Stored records
__________

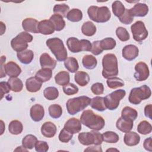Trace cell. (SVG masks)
I'll list each match as a JSON object with an SVG mask.
<instances>
[{"label": "cell", "instance_id": "1", "mask_svg": "<svg viewBox=\"0 0 152 152\" xmlns=\"http://www.w3.org/2000/svg\"><path fill=\"white\" fill-rule=\"evenodd\" d=\"M80 121L86 126L95 131L102 129L105 125L104 119L101 116L96 115L91 110H84L80 116Z\"/></svg>", "mask_w": 152, "mask_h": 152}, {"label": "cell", "instance_id": "2", "mask_svg": "<svg viewBox=\"0 0 152 152\" xmlns=\"http://www.w3.org/2000/svg\"><path fill=\"white\" fill-rule=\"evenodd\" d=\"M102 74L104 78L116 77L118 74V60L115 55L106 54L102 59Z\"/></svg>", "mask_w": 152, "mask_h": 152}, {"label": "cell", "instance_id": "3", "mask_svg": "<svg viewBox=\"0 0 152 152\" xmlns=\"http://www.w3.org/2000/svg\"><path fill=\"white\" fill-rule=\"evenodd\" d=\"M91 100L90 97L85 96L68 99L66 103L68 113L71 115L77 114L86 108L90 104Z\"/></svg>", "mask_w": 152, "mask_h": 152}, {"label": "cell", "instance_id": "4", "mask_svg": "<svg viewBox=\"0 0 152 152\" xmlns=\"http://www.w3.org/2000/svg\"><path fill=\"white\" fill-rule=\"evenodd\" d=\"M46 44L58 61H64L67 58V51L64 43L58 37H53L46 40Z\"/></svg>", "mask_w": 152, "mask_h": 152}, {"label": "cell", "instance_id": "5", "mask_svg": "<svg viewBox=\"0 0 152 152\" xmlns=\"http://www.w3.org/2000/svg\"><path fill=\"white\" fill-rule=\"evenodd\" d=\"M87 14L89 18L96 23L107 22L111 17L110 10L106 6H90L87 10Z\"/></svg>", "mask_w": 152, "mask_h": 152}, {"label": "cell", "instance_id": "6", "mask_svg": "<svg viewBox=\"0 0 152 152\" xmlns=\"http://www.w3.org/2000/svg\"><path fill=\"white\" fill-rule=\"evenodd\" d=\"M151 94L150 88L147 85L131 89L128 100L133 104H139L142 100L148 99Z\"/></svg>", "mask_w": 152, "mask_h": 152}, {"label": "cell", "instance_id": "7", "mask_svg": "<svg viewBox=\"0 0 152 152\" xmlns=\"http://www.w3.org/2000/svg\"><path fill=\"white\" fill-rule=\"evenodd\" d=\"M33 36L27 31L20 33L11 41V46L12 49L17 52H20L26 50L28 43L33 40Z\"/></svg>", "mask_w": 152, "mask_h": 152}, {"label": "cell", "instance_id": "8", "mask_svg": "<svg viewBox=\"0 0 152 152\" xmlns=\"http://www.w3.org/2000/svg\"><path fill=\"white\" fill-rule=\"evenodd\" d=\"M68 49L72 53H78L81 51H91V43L86 39L78 40L76 37H71L66 40Z\"/></svg>", "mask_w": 152, "mask_h": 152}, {"label": "cell", "instance_id": "9", "mask_svg": "<svg viewBox=\"0 0 152 152\" xmlns=\"http://www.w3.org/2000/svg\"><path fill=\"white\" fill-rule=\"evenodd\" d=\"M78 138L80 142L84 145H101L103 141L102 134L95 130L90 132H81L78 134Z\"/></svg>", "mask_w": 152, "mask_h": 152}, {"label": "cell", "instance_id": "10", "mask_svg": "<svg viewBox=\"0 0 152 152\" xmlns=\"http://www.w3.org/2000/svg\"><path fill=\"white\" fill-rule=\"evenodd\" d=\"M126 95L124 90L119 89L113 91L104 97L106 107L109 110H115L119 105V102Z\"/></svg>", "mask_w": 152, "mask_h": 152}, {"label": "cell", "instance_id": "11", "mask_svg": "<svg viewBox=\"0 0 152 152\" xmlns=\"http://www.w3.org/2000/svg\"><path fill=\"white\" fill-rule=\"evenodd\" d=\"M131 30L134 39L138 42L141 43L148 36V31L142 21H137L132 24L131 27Z\"/></svg>", "mask_w": 152, "mask_h": 152}, {"label": "cell", "instance_id": "12", "mask_svg": "<svg viewBox=\"0 0 152 152\" xmlns=\"http://www.w3.org/2000/svg\"><path fill=\"white\" fill-rule=\"evenodd\" d=\"M135 72L134 77L138 81H143L147 80L150 75L148 65L144 62H139L135 66Z\"/></svg>", "mask_w": 152, "mask_h": 152}, {"label": "cell", "instance_id": "13", "mask_svg": "<svg viewBox=\"0 0 152 152\" xmlns=\"http://www.w3.org/2000/svg\"><path fill=\"white\" fill-rule=\"evenodd\" d=\"M122 56L127 61L135 59L139 54L138 48L134 45H128L124 47L122 50Z\"/></svg>", "mask_w": 152, "mask_h": 152}, {"label": "cell", "instance_id": "14", "mask_svg": "<svg viewBox=\"0 0 152 152\" xmlns=\"http://www.w3.org/2000/svg\"><path fill=\"white\" fill-rule=\"evenodd\" d=\"M30 115L34 122L40 121L44 117L45 109L40 104H36L31 106L30 110Z\"/></svg>", "mask_w": 152, "mask_h": 152}, {"label": "cell", "instance_id": "15", "mask_svg": "<svg viewBox=\"0 0 152 152\" xmlns=\"http://www.w3.org/2000/svg\"><path fill=\"white\" fill-rule=\"evenodd\" d=\"M64 128L72 134H77L81 130V123L78 119L72 118L66 122Z\"/></svg>", "mask_w": 152, "mask_h": 152}, {"label": "cell", "instance_id": "16", "mask_svg": "<svg viewBox=\"0 0 152 152\" xmlns=\"http://www.w3.org/2000/svg\"><path fill=\"white\" fill-rule=\"evenodd\" d=\"M37 28L39 33L44 35L52 34L55 30L52 23L49 20H43L39 22Z\"/></svg>", "mask_w": 152, "mask_h": 152}, {"label": "cell", "instance_id": "17", "mask_svg": "<svg viewBox=\"0 0 152 152\" xmlns=\"http://www.w3.org/2000/svg\"><path fill=\"white\" fill-rule=\"evenodd\" d=\"M38 24L39 22L35 18H26L22 21V27L23 29L27 32L38 33Z\"/></svg>", "mask_w": 152, "mask_h": 152}, {"label": "cell", "instance_id": "18", "mask_svg": "<svg viewBox=\"0 0 152 152\" xmlns=\"http://www.w3.org/2000/svg\"><path fill=\"white\" fill-rule=\"evenodd\" d=\"M129 12L133 17H144L148 12L147 5L143 3H137L132 8L129 9Z\"/></svg>", "mask_w": 152, "mask_h": 152}, {"label": "cell", "instance_id": "19", "mask_svg": "<svg viewBox=\"0 0 152 152\" xmlns=\"http://www.w3.org/2000/svg\"><path fill=\"white\" fill-rule=\"evenodd\" d=\"M57 131L56 125L52 122H46L41 126L42 134L47 138H52Z\"/></svg>", "mask_w": 152, "mask_h": 152}, {"label": "cell", "instance_id": "20", "mask_svg": "<svg viewBox=\"0 0 152 152\" xmlns=\"http://www.w3.org/2000/svg\"><path fill=\"white\" fill-rule=\"evenodd\" d=\"M40 64L42 68L53 69L56 65V61L51 58L47 53H43L40 57Z\"/></svg>", "mask_w": 152, "mask_h": 152}, {"label": "cell", "instance_id": "21", "mask_svg": "<svg viewBox=\"0 0 152 152\" xmlns=\"http://www.w3.org/2000/svg\"><path fill=\"white\" fill-rule=\"evenodd\" d=\"M5 72L10 77H17L21 72V68L14 62L10 61L5 65Z\"/></svg>", "mask_w": 152, "mask_h": 152}, {"label": "cell", "instance_id": "22", "mask_svg": "<svg viewBox=\"0 0 152 152\" xmlns=\"http://www.w3.org/2000/svg\"><path fill=\"white\" fill-rule=\"evenodd\" d=\"M42 82L38 80L36 77H31L27 79L26 87L29 92L35 93L38 91L42 87Z\"/></svg>", "mask_w": 152, "mask_h": 152}, {"label": "cell", "instance_id": "23", "mask_svg": "<svg viewBox=\"0 0 152 152\" xmlns=\"http://www.w3.org/2000/svg\"><path fill=\"white\" fill-rule=\"evenodd\" d=\"M140 141V135L135 132H127L124 137V142L128 146H135Z\"/></svg>", "mask_w": 152, "mask_h": 152}, {"label": "cell", "instance_id": "24", "mask_svg": "<svg viewBox=\"0 0 152 152\" xmlns=\"http://www.w3.org/2000/svg\"><path fill=\"white\" fill-rule=\"evenodd\" d=\"M116 128L123 132L130 131L134 126V122L128 121L122 117H119L116 123Z\"/></svg>", "mask_w": 152, "mask_h": 152}, {"label": "cell", "instance_id": "25", "mask_svg": "<svg viewBox=\"0 0 152 152\" xmlns=\"http://www.w3.org/2000/svg\"><path fill=\"white\" fill-rule=\"evenodd\" d=\"M17 56L21 63L28 64L33 59L34 53L31 50H25L20 52H17Z\"/></svg>", "mask_w": 152, "mask_h": 152}, {"label": "cell", "instance_id": "26", "mask_svg": "<svg viewBox=\"0 0 152 152\" xmlns=\"http://www.w3.org/2000/svg\"><path fill=\"white\" fill-rule=\"evenodd\" d=\"M75 81L81 87L86 86L90 81L89 75L84 71H80L76 72L74 75Z\"/></svg>", "mask_w": 152, "mask_h": 152}, {"label": "cell", "instance_id": "27", "mask_svg": "<svg viewBox=\"0 0 152 152\" xmlns=\"http://www.w3.org/2000/svg\"><path fill=\"white\" fill-rule=\"evenodd\" d=\"M137 111L129 106H125L121 112V117L128 121L134 122L137 118Z\"/></svg>", "mask_w": 152, "mask_h": 152}, {"label": "cell", "instance_id": "28", "mask_svg": "<svg viewBox=\"0 0 152 152\" xmlns=\"http://www.w3.org/2000/svg\"><path fill=\"white\" fill-rule=\"evenodd\" d=\"M49 20L52 23L56 31H59L64 28L65 22L62 16L58 14H53L50 17Z\"/></svg>", "mask_w": 152, "mask_h": 152}, {"label": "cell", "instance_id": "29", "mask_svg": "<svg viewBox=\"0 0 152 152\" xmlns=\"http://www.w3.org/2000/svg\"><path fill=\"white\" fill-rule=\"evenodd\" d=\"M90 104L93 109L100 112H103L106 109L104 102V97H103L96 96L93 97L91 100Z\"/></svg>", "mask_w": 152, "mask_h": 152}, {"label": "cell", "instance_id": "30", "mask_svg": "<svg viewBox=\"0 0 152 152\" xmlns=\"http://www.w3.org/2000/svg\"><path fill=\"white\" fill-rule=\"evenodd\" d=\"M83 66L88 69H93L97 66V59L93 55H86L84 56L82 59Z\"/></svg>", "mask_w": 152, "mask_h": 152}, {"label": "cell", "instance_id": "31", "mask_svg": "<svg viewBox=\"0 0 152 152\" xmlns=\"http://www.w3.org/2000/svg\"><path fill=\"white\" fill-rule=\"evenodd\" d=\"M64 65L66 69L71 73L76 72L79 68L78 61L74 57L67 58L64 61Z\"/></svg>", "mask_w": 152, "mask_h": 152}, {"label": "cell", "instance_id": "32", "mask_svg": "<svg viewBox=\"0 0 152 152\" xmlns=\"http://www.w3.org/2000/svg\"><path fill=\"white\" fill-rule=\"evenodd\" d=\"M52 70L48 68H42L39 69L35 75V77L42 83L49 81L52 78Z\"/></svg>", "mask_w": 152, "mask_h": 152}, {"label": "cell", "instance_id": "33", "mask_svg": "<svg viewBox=\"0 0 152 152\" xmlns=\"http://www.w3.org/2000/svg\"><path fill=\"white\" fill-rule=\"evenodd\" d=\"M69 74L68 72L65 71H62L59 72L55 76V83L60 86H65L69 83Z\"/></svg>", "mask_w": 152, "mask_h": 152}, {"label": "cell", "instance_id": "34", "mask_svg": "<svg viewBox=\"0 0 152 152\" xmlns=\"http://www.w3.org/2000/svg\"><path fill=\"white\" fill-rule=\"evenodd\" d=\"M8 83L10 87L11 90L14 92H20L23 89V82L17 77H10L8 80Z\"/></svg>", "mask_w": 152, "mask_h": 152}, {"label": "cell", "instance_id": "35", "mask_svg": "<svg viewBox=\"0 0 152 152\" xmlns=\"http://www.w3.org/2000/svg\"><path fill=\"white\" fill-rule=\"evenodd\" d=\"M83 34L86 36H92L96 32V27L91 21H86L83 23L81 27Z\"/></svg>", "mask_w": 152, "mask_h": 152}, {"label": "cell", "instance_id": "36", "mask_svg": "<svg viewBox=\"0 0 152 152\" xmlns=\"http://www.w3.org/2000/svg\"><path fill=\"white\" fill-rule=\"evenodd\" d=\"M23 129L22 123L18 120L12 121L8 125V130L11 134L18 135L21 134Z\"/></svg>", "mask_w": 152, "mask_h": 152}, {"label": "cell", "instance_id": "37", "mask_svg": "<svg viewBox=\"0 0 152 152\" xmlns=\"http://www.w3.org/2000/svg\"><path fill=\"white\" fill-rule=\"evenodd\" d=\"M66 17L71 22H78L83 18V13L80 10L73 8L69 11Z\"/></svg>", "mask_w": 152, "mask_h": 152}, {"label": "cell", "instance_id": "38", "mask_svg": "<svg viewBox=\"0 0 152 152\" xmlns=\"http://www.w3.org/2000/svg\"><path fill=\"white\" fill-rule=\"evenodd\" d=\"M37 138L32 134L26 135L22 140V145L27 149H32L35 147Z\"/></svg>", "mask_w": 152, "mask_h": 152}, {"label": "cell", "instance_id": "39", "mask_svg": "<svg viewBox=\"0 0 152 152\" xmlns=\"http://www.w3.org/2000/svg\"><path fill=\"white\" fill-rule=\"evenodd\" d=\"M43 95L46 99L49 100H53L58 98L59 91L55 87H48L44 90Z\"/></svg>", "mask_w": 152, "mask_h": 152}, {"label": "cell", "instance_id": "40", "mask_svg": "<svg viewBox=\"0 0 152 152\" xmlns=\"http://www.w3.org/2000/svg\"><path fill=\"white\" fill-rule=\"evenodd\" d=\"M112 12L116 17H120L125 11L126 8H125L123 4L120 1H115L112 3Z\"/></svg>", "mask_w": 152, "mask_h": 152}, {"label": "cell", "instance_id": "41", "mask_svg": "<svg viewBox=\"0 0 152 152\" xmlns=\"http://www.w3.org/2000/svg\"><path fill=\"white\" fill-rule=\"evenodd\" d=\"M69 10V7L65 4H56L53 7V12L62 16L63 18L66 17Z\"/></svg>", "mask_w": 152, "mask_h": 152}, {"label": "cell", "instance_id": "42", "mask_svg": "<svg viewBox=\"0 0 152 152\" xmlns=\"http://www.w3.org/2000/svg\"><path fill=\"white\" fill-rule=\"evenodd\" d=\"M48 110L50 117L54 119L60 118L62 114V109L61 106L58 104H51L49 107Z\"/></svg>", "mask_w": 152, "mask_h": 152}, {"label": "cell", "instance_id": "43", "mask_svg": "<svg viewBox=\"0 0 152 152\" xmlns=\"http://www.w3.org/2000/svg\"><path fill=\"white\" fill-rule=\"evenodd\" d=\"M152 131L151 125L147 121H142L139 123L137 126V131L142 135L150 134Z\"/></svg>", "mask_w": 152, "mask_h": 152}, {"label": "cell", "instance_id": "44", "mask_svg": "<svg viewBox=\"0 0 152 152\" xmlns=\"http://www.w3.org/2000/svg\"><path fill=\"white\" fill-rule=\"evenodd\" d=\"M103 140L107 143H116L119 139V135L113 131H106L102 134Z\"/></svg>", "mask_w": 152, "mask_h": 152}, {"label": "cell", "instance_id": "45", "mask_svg": "<svg viewBox=\"0 0 152 152\" xmlns=\"http://www.w3.org/2000/svg\"><path fill=\"white\" fill-rule=\"evenodd\" d=\"M106 83L108 87L112 89L117 88L118 87H121L124 86V81L121 78H119L116 77L107 78Z\"/></svg>", "mask_w": 152, "mask_h": 152}, {"label": "cell", "instance_id": "46", "mask_svg": "<svg viewBox=\"0 0 152 152\" xmlns=\"http://www.w3.org/2000/svg\"><path fill=\"white\" fill-rule=\"evenodd\" d=\"M116 45V40L112 37H106L100 41V46L103 50L113 49L115 48Z\"/></svg>", "mask_w": 152, "mask_h": 152}, {"label": "cell", "instance_id": "47", "mask_svg": "<svg viewBox=\"0 0 152 152\" xmlns=\"http://www.w3.org/2000/svg\"><path fill=\"white\" fill-rule=\"evenodd\" d=\"M116 34L122 42H125L129 39L130 36L126 29L122 27H118L116 30Z\"/></svg>", "mask_w": 152, "mask_h": 152}, {"label": "cell", "instance_id": "48", "mask_svg": "<svg viewBox=\"0 0 152 152\" xmlns=\"http://www.w3.org/2000/svg\"><path fill=\"white\" fill-rule=\"evenodd\" d=\"M62 89H63L64 93L68 96H71V95L77 94L79 90L77 86L71 83H69L68 84L64 86Z\"/></svg>", "mask_w": 152, "mask_h": 152}, {"label": "cell", "instance_id": "49", "mask_svg": "<svg viewBox=\"0 0 152 152\" xmlns=\"http://www.w3.org/2000/svg\"><path fill=\"white\" fill-rule=\"evenodd\" d=\"M73 134L65 129L64 128L60 131L58 138L62 142H68L72 138Z\"/></svg>", "mask_w": 152, "mask_h": 152}, {"label": "cell", "instance_id": "50", "mask_svg": "<svg viewBox=\"0 0 152 152\" xmlns=\"http://www.w3.org/2000/svg\"><path fill=\"white\" fill-rule=\"evenodd\" d=\"M118 18L122 23L126 25L131 24L134 20V17L131 14L128 9H126L124 14Z\"/></svg>", "mask_w": 152, "mask_h": 152}, {"label": "cell", "instance_id": "51", "mask_svg": "<svg viewBox=\"0 0 152 152\" xmlns=\"http://www.w3.org/2000/svg\"><path fill=\"white\" fill-rule=\"evenodd\" d=\"M91 52L94 55H99V54L102 53L103 50L101 48L100 46V41L96 40L94 41L91 44Z\"/></svg>", "mask_w": 152, "mask_h": 152}, {"label": "cell", "instance_id": "52", "mask_svg": "<svg viewBox=\"0 0 152 152\" xmlns=\"http://www.w3.org/2000/svg\"><path fill=\"white\" fill-rule=\"evenodd\" d=\"M91 90L96 95L102 94L104 91L103 84L101 83H96L91 86Z\"/></svg>", "mask_w": 152, "mask_h": 152}, {"label": "cell", "instance_id": "53", "mask_svg": "<svg viewBox=\"0 0 152 152\" xmlns=\"http://www.w3.org/2000/svg\"><path fill=\"white\" fill-rule=\"evenodd\" d=\"M34 147L36 151L37 152H46L49 150L48 143L43 141H37Z\"/></svg>", "mask_w": 152, "mask_h": 152}, {"label": "cell", "instance_id": "54", "mask_svg": "<svg viewBox=\"0 0 152 152\" xmlns=\"http://www.w3.org/2000/svg\"><path fill=\"white\" fill-rule=\"evenodd\" d=\"M0 88H1V99H2L5 94H7L10 92L11 88L8 82L7 83L5 81H1L0 83Z\"/></svg>", "mask_w": 152, "mask_h": 152}, {"label": "cell", "instance_id": "55", "mask_svg": "<svg viewBox=\"0 0 152 152\" xmlns=\"http://www.w3.org/2000/svg\"><path fill=\"white\" fill-rule=\"evenodd\" d=\"M6 60L5 56H2L1 58V78H3L6 76V73L5 72L4 67H5V62Z\"/></svg>", "mask_w": 152, "mask_h": 152}, {"label": "cell", "instance_id": "56", "mask_svg": "<svg viewBox=\"0 0 152 152\" xmlns=\"http://www.w3.org/2000/svg\"><path fill=\"white\" fill-rule=\"evenodd\" d=\"M143 147L144 148L148 151H152V146H151V137H149L148 138H146L143 143Z\"/></svg>", "mask_w": 152, "mask_h": 152}, {"label": "cell", "instance_id": "57", "mask_svg": "<svg viewBox=\"0 0 152 152\" xmlns=\"http://www.w3.org/2000/svg\"><path fill=\"white\" fill-rule=\"evenodd\" d=\"M151 109H152V106L151 104H147L144 107V115L146 117L148 118L149 119H151Z\"/></svg>", "mask_w": 152, "mask_h": 152}, {"label": "cell", "instance_id": "58", "mask_svg": "<svg viewBox=\"0 0 152 152\" xmlns=\"http://www.w3.org/2000/svg\"><path fill=\"white\" fill-rule=\"evenodd\" d=\"M85 151H102V147L100 145H94L93 146H90L88 147L87 148L84 150Z\"/></svg>", "mask_w": 152, "mask_h": 152}, {"label": "cell", "instance_id": "59", "mask_svg": "<svg viewBox=\"0 0 152 152\" xmlns=\"http://www.w3.org/2000/svg\"><path fill=\"white\" fill-rule=\"evenodd\" d=\"M0 24H1V35H2L4 33V32L5 31L6 27H5V25L3 23V22L1 21Z\"/></svg>", "mask_w": 152, "mask_h": 152}, {"label": "cell", "instance_id": "60", "mask_svg": "<svg viewBox=\"0 0 152 152\" xmlns=\"http://www.w3.org/2000/svg\"><path fill=\"white\" fill-rule=\"evenodd\" d=\"M22 147H23V146L18 147L14 151H27V148H23V149H21Z\"/></svg>", "mask_w": 152, "mask_h": 152}, {"label": "cell", "instance_id": "61", "mask_svg": "<svg viewBox=\"0 0 152 152\" xmlns=\"http://www.w3.org/2000/svg\"><path fill=\"white\" fill-rule=\"evenodd\" d=\"M1 126H2V131H1V135H2L4 132V128L3 127V125H4V122L2 121H1Z\"/></svg>", "mask_w": 152, "mask_h": 152}, {"label": "cell", "instance_id": "62", "mask_svg": "<svg viewBox=\"0 0 152 152\" xmlns=\"http://www.w3.org/2000/svg\"><path fill=\"white\" fill-rule=\"evenodd\" d=\"M118 151L119 150L116 149V148H109L106 150V151Z\"/></svg>", "mask_w": 152, "mask_h": 152}]
</instances>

__________

Given task ▸ Reproduce the data verbatim from its first line through the line containing "<instances>", with both ends included. Leave the picture out of your answer.

Exercise output ▸
Trace cell. (SVG masks)
I'll list each match as a JSON object with an SVG mask.
<instances>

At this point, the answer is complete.